Tag Archives: animal

Spanish Nature Names & Animal Talk

Names Of Things In Nature / Nombres De Las Cosas En La Naturaleza

Animals,

Here you will find the names of trees, flowers and animals in Spanish. Some things in Dominican Republic have names that are different than other Spanish speaking countries. Also, how to use animals traits to describe people and the sounds animals make in Spanish.

A very important Dominicanism to remember is the word vaina. If you do not know what something is just point at it and say la vaina / the thing. This can cover up for many unknown words!

Trees | Animals | Using Animal Traits to Describe People | Animal Talk | El viejo Juancho tenía una granja (Old McDonald Had a Farm), the song |

Trees / Árboles

*Almendra – Almond trees. These trees can get quite large and produce a single fruit inside of a flour type bud.

A beautiful Almendra Tree
A beautiful Almendra Tree

*Almacigo – Mastic tree
*Arce – Maple
*Avellano – Hazel
*Caimito – Star apple
*Cajuil – Cashew
*Caoba – Mahogany tree. This tree is the National Tree of Dominican Republic
*Cedro – Cedar
*Cerezo – Cherry tree
*Flamboyant/ Framboyan – Flame Tree or Royal Poinciana. This tree flowers in late spring/ early summer and is very beautiful with its bright red umbrella of flowers.

A beautiful Flamboyant Tree with it's bright red flowers.
A beautiful Flamboyant Tree with it’s bright red flowers.

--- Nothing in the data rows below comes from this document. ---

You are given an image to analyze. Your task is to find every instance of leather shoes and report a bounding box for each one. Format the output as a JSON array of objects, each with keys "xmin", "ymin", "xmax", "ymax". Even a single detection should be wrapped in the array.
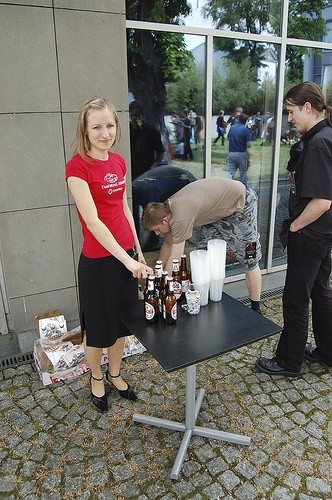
[
  {"xmin": 255, "ymin": 357, "xmax": 301, "ymax": 377},
  {"xmin": 303, "ymin": 348, "xmax": 332, "ymax": 365}
]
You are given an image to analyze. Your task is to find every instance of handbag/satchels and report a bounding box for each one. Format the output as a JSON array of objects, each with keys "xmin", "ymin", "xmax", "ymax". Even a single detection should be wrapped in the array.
[{"xmin": 218, "ymin": 127, "xmax": 224, "ymax": 133}]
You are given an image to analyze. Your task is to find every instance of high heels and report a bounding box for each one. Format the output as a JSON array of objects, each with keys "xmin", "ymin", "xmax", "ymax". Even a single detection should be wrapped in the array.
[
  {"xmin": 89, "ymin": 372, "xmax": 109, "ymax": 412},
  {"xmin": 106, "ymin": 369, "xmax": 138, "ymax": 401}
]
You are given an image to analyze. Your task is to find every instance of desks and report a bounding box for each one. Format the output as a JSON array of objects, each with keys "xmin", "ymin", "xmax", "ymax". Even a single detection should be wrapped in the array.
[{"xmin": 116, "ymin": 292, "xmax": 283, "ymax": 482}]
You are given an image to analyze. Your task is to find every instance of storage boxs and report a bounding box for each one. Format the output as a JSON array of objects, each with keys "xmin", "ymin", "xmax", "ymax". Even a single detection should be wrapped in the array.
[{"xmin": 32, "ymin": 310, "xmax": 148, "ymax": 386}]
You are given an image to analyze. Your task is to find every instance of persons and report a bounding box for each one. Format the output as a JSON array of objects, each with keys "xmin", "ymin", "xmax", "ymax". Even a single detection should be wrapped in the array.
[
  {"xmin": 63, "ymin": 96, "xmax": 153, "ymax": 411},
  {"xmin": 142, "ymin": 177, "xmax": 262, "ymax": 316},
  {"xmin": 130, "ymin": 107, "xmax": 299, "ymax": 252},
  {"xmin": 254, "ymin": 81, "xmax": 331, "ymax": 376}
]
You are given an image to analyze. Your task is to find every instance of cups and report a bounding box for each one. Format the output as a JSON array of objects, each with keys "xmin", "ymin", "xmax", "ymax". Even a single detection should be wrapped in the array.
[{"xmin": 184, "ymin": 239, "xmax": 226, "ymax": 314}]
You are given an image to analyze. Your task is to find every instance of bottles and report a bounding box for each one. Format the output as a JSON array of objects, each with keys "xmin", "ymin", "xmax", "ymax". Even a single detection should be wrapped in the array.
[{"xmin": 143, "ymin": 254, "xmax": 191, "ymax": 325}]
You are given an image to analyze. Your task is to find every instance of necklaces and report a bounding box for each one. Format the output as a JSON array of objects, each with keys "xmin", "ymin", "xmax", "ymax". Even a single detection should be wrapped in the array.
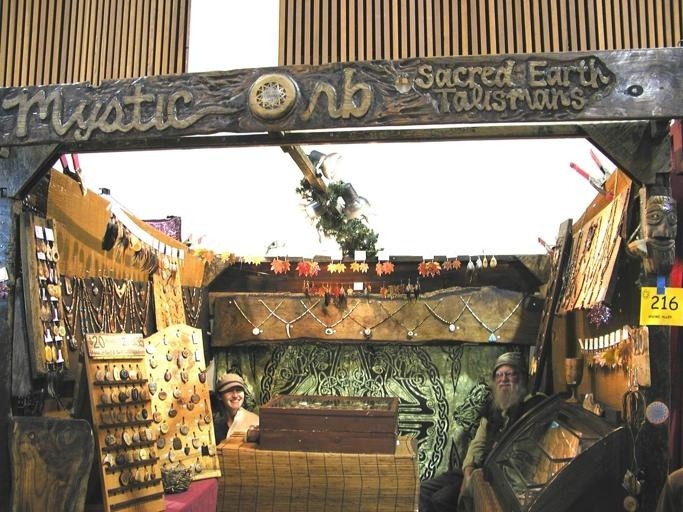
[
  {"xmin": 63, "ymin": 276, "xmax": 154, "ymax": 348},
  {"xmin": 554, "ymin": 203, "xmax": 620, "ymax": 316}
]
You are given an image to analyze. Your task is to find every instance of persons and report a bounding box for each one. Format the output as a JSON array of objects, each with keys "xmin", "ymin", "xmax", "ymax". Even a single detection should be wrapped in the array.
[
  {"xmin": 420, "ymin": 349, "xmax": 540, "ymax": 512},
  {"xmin": 214, "ymin": 371, "xmax": 260, "ymax": 440}
]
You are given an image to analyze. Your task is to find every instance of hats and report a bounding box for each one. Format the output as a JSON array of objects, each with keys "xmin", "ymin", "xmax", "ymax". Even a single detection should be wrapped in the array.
[
  {"xmin": 215, "ymin": 374, "xmax": 246, "ymax": 393},
  {"xmin": 493, "ymin": 352, "xmax": 525, "ymax": 378}
]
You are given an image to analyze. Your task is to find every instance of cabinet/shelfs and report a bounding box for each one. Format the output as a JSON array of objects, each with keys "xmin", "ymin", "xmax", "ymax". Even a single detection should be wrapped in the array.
[{"xmin": 484, "ymin": 390, "xmax": 628, "ymax": 512}]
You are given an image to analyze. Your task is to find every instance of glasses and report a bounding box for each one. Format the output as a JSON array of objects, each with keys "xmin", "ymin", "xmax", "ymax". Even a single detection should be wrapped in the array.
[{"xmin": 495, "ymin": 371, "xmax": 517, "ymax": 377}]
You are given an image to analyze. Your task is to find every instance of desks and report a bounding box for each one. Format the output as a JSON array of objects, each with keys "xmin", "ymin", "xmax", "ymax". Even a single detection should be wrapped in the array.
[
  {"xmin": 159, "ymin": 477, "xmax": 218, "ymax": 511},
  {"xmin": 218, "ymin": 435, "xmax": 419, "ymax": 511},
  {"xmin": 470, "ymin": 469, "xmax": 500, "ymax": 512}
]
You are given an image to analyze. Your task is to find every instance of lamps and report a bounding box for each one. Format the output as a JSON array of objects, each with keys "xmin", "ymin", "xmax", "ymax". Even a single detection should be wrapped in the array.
[{"xmin": 301, "ymin": 149, "xmax": 373, "ymax": 224}]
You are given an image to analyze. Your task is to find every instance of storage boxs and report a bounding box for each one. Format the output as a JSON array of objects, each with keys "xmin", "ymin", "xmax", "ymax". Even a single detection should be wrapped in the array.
[{"xmin": 257, "ymin": 392, "xmax": 399, "ymax": 454}]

*Guasábara – Species of cactus that grows in the barren zones of the Dominican Republic
*Higuera – Fig tree

The Grown In Dominican Republic page.

Animals / Animales

(details about many of the Creatures found in Dominican Republic)

*Ardilla – Squirrel
*Cabron – a large male goat
*Cacata – tarantula-type spider (picture and information about the cacata)
*Chinchilín – blackbird
*Chivo – goat
*Cocuyo or Cucuyo – firefly, lightning bug
*Gallina – chicken
*Huron – ferret
*Mono – monkey
*Paloma – Pigeon
*Pavo – turkey
*Peje, Pecao – fish
*Viralata – used to describe a mixed breed dog, and the way they search for food. “Living out of the can”
*Zorrillo – skunk

Using animals traits to describe people

*Burro – (donkey) a gross person
*Conejo – (rabbit) someone whose front teeth are large or missing
*Jirafas – (giraffes) women who excel because of their high stature
*Leon – (lion) a person who always wants to solve a problem by fighting, using fists
*Gallo/ Gallito – (rooster) a person who always wants to solve a problem by fighting, using fists
*Liebre – (hare) a person that cannot be caught when he flees
*Perro – (dog) one that does not have morals and lacks education
*Puerco – (pig) person with bad hygiene
*Pulpo – (squid) type of person that wants everything to be the way he wants it to be, grabs for all of life
*Ratón – (mouse) someone that is of small build
*Rata – (rat) low person without morals or values
*Toro – (bull) person with great force and resistance, bull-headed

How Animals Talk / Cómo los Animales Hablan

Remember the song Old McDonald Had a Farm (The Spanish version is called El Viejo Juancho Tenía Una Granja is on the bottom of this page)? Well, in Spanish the animals make different sounds. Yes, animals living in Spanish speaking countries also speak Spanish. Even though when hearing a Spanish speaking animal make their given noise the sound is the same in my ear, when it hits a Spanish speaking person ear, I guess, the sound is different. The person who’s eardrums are intercepting the sound interprets the animal talk into their own language.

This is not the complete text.